If I understand the scenario correctly, connections are working fine from the Windows host to the Docker containers except to port 9042, which is the CQL protocol -- even when listen-address is configured in the YAML, right?
One possible explanation might be that if the --listen-address command line option is not configured, we default it to hostname -i, even overriding whatever is in YAML:
https://github.com/scylladb/scylla/blob/master/dist/docker/redhat/scyllasetup.py#L93
What's the output of the following?
$ docker logs some-scylla 2>&1 | grep "command used"
As a workaround, try configuring --listen-address, --rpc-address, --broadcast-address, and --broadcast-rpc-address from the Docker image command line.
@penberg thanks for the response. I've had to recreate the environment, as this was obviously logged a long time ago, but can recreate it again.

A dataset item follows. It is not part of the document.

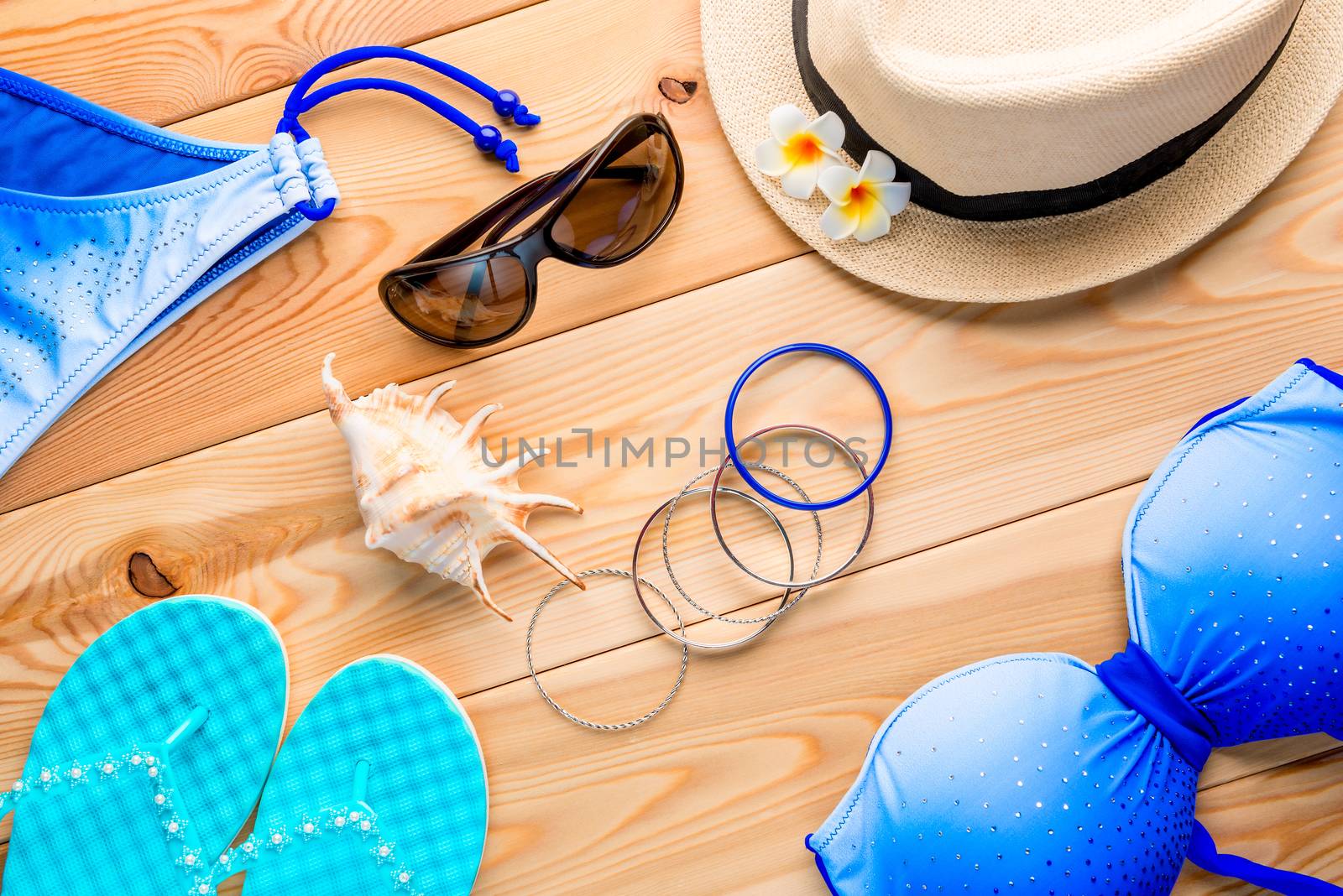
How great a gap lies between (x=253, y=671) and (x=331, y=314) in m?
0.31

The output of the command that you suggested is the following for scylla-node1:
"/usr/bin/scylla --log-to-syslog 0 --log-to-stdout 1 --default-log-level info --network-stack posix --developer-mode=1 --overprovisioned --listen-address 10.0.0.250 --rpc-address 10.0.0.250 --seed-provider-parameters seeds=10.0.0.250 --blocked-reactor-notify-ms 999999999"
I've tried running the containers with the parameters that you suggested, but unfortunately I still get the same problem.